HAHA reporting people in QP. You have to report all 11 of them you know, cause all of them either suck or don’t play to win.
Same ToS/CoC applies to both QP and competitive which means that anything that goes in QP also goes in competitive and anything that is prohibited in competitive is prohibited in QP. If you don’t report players in QP even when they’re eligible to be reported it’s completely fine because it’s not mandatory
I play a lot of QP and in my experience half of the matches are far from the quality of competitive at the same SR. The QP SR spread is huge, sometimes it would be difficult to tell apart players who are genuinely bad and those who are doing sabotage. The hero picks also tell me that a lot of players don’t really care. “Dude, this is just QP.” OTP and/or picking heros they can’t play. I’m not complaining here, just describing reality. I can usually adapt to both meaningful and meaningless games.

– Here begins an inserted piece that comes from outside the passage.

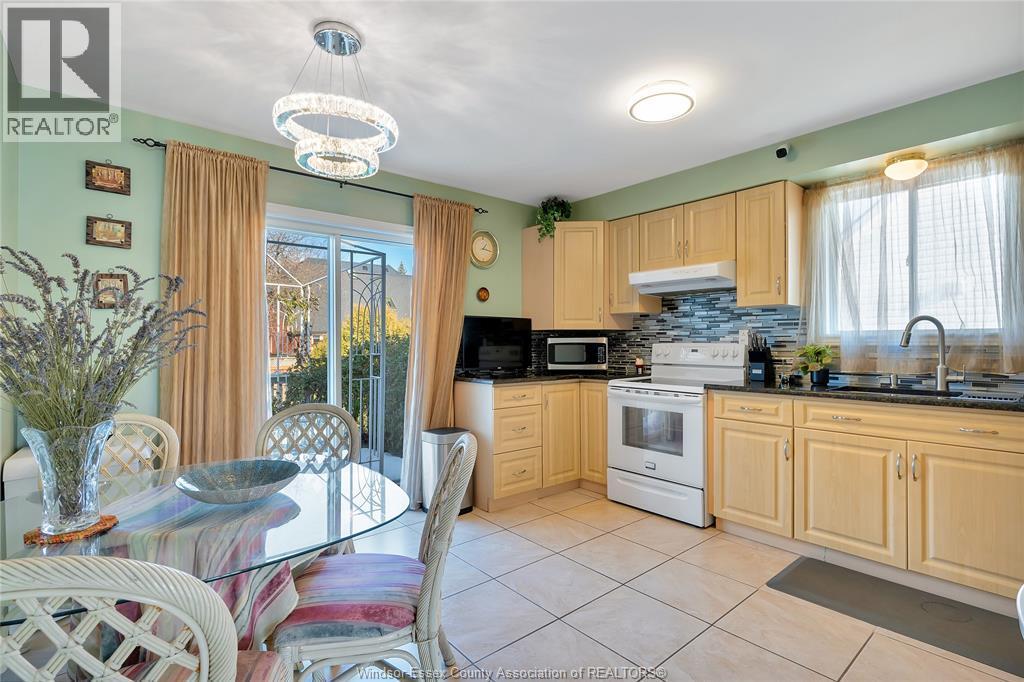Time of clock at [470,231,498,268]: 1:16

If I want to experiment then I recruit with LFG with a title “Learning new heros, don’t expect victory”. If I want a team that has at least a normal composition then I also use LFG with a title like “Level 100+, no toxic people”. If I want to lower the expectations during certain times of the day I also put “Silver QP” in the title and perhaps filter for higher endorsement level. When I’m braindead I simply press the “Quick Play” button but this happens rather rarely since the release of LFG.

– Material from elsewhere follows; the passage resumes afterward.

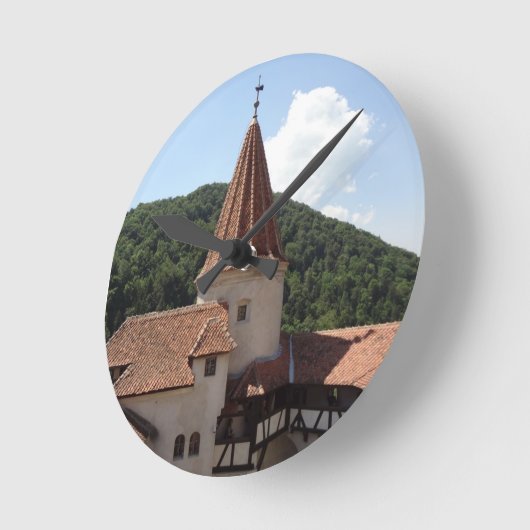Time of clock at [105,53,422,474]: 12:07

Huge kudos for you for going through something like this to minimize the negative sides of practising a hero in QP, real MVP material
This is true as AFAIK the matchmaking is tuned differently depending on the gamemode that you play. In arcade the matchmaking is much more lenient for example because it tries to just find some-what similar players and put them together as fast as possible unlike in competitive where the matchmaker starts to vary much slower. The thing is that even if players don’t take something like quickplay seriously the ToS/CoC still applies to it which means that something like sandbagging still makes you eligible to be reported, but it’s the players’ responsibility to report this behavior. If players don’t bother to then Bliz doesn’t bother to take actions against that player (unless they’re breaking more extreme rules like hacking etc…)
Is it right that such behavior makes you eligible to be reported? I think yes and no. What I disagree with the agreement though is how vague it can be with a matter like this
Having played a few hundred hours I understand most viewpoints in a conflict in QP. QP is very difficult to be treated seriously by an experienced player for example when 3-4 other people instalock DPS heros for defense. I also understand those who want to play it for a win in a competitive manner.

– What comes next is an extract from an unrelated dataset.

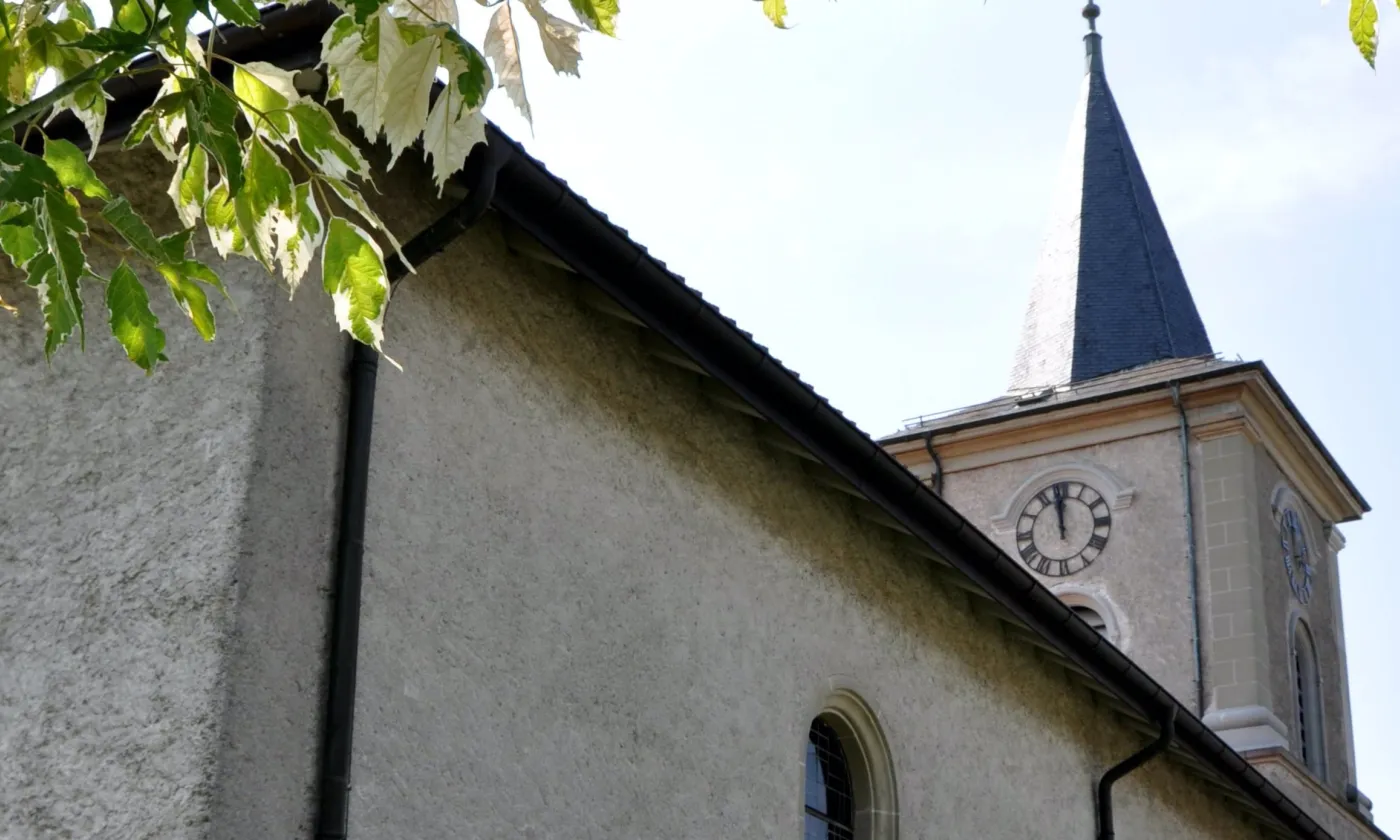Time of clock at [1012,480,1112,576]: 11:58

Despite playing a lot of OW, I started playing it “seriously” only this year around April. For this reason my noob experience is still fresh. As a complete noobie I was also instalocking mccree and having close to zero knowledge about OW I thought every game mode would be played for a win. This often doesn’t seem to be the case in QP even when there are only players with several hundreds of levels.
The lower tier players are often pointing fingers at each other because of simple disagreement. Like is it OK to play 3 DPS + 1 tank instead of the classic 2-2-2? I personally think both are valid in certain situations. Even a 4 DPS can work quite well for attack. People don’t flex but expect others to switch, etc… Brainless feeding (like row of ducks) is another thing you can often observe. Should they be reported? It’s very difficult to tell apart lack of knowledge and intentional harm.
I personally don’t expect high quality game from a team of random people. That requires regular team mates or at least a carefully handpicked (LFG-recruited) team. Both are too much hassle for most (casual) players.
I think this is somewhat related to this topic:
I remember feature requests related to “Unranked Competitive”. This could split QP into two groups, those who want to win without the stress of up/down ranking, and another group that wants to play “dirty” matches, perhaps just experiment. It would be like off-season competitive with the same ruleset.
Another I was thinking about: custom games are already pretty good to practice certain things and to explore maps. If Blizzard improved the bots so that they could be used by someone with AI on both sides to train certain skills (mechanical, positioning etc) at least to about an average (let’s say 2500SR) then it would be an extremely good training tool. Those improved bots could also benefit casual people who prefer playing coop against AI (to eliminate the stress of PvP).
I played a lot of StarCraft in the past and that game has extremely good AI. Someone who learns how to beat the AI consistently develops many very good skills transferable to PvP.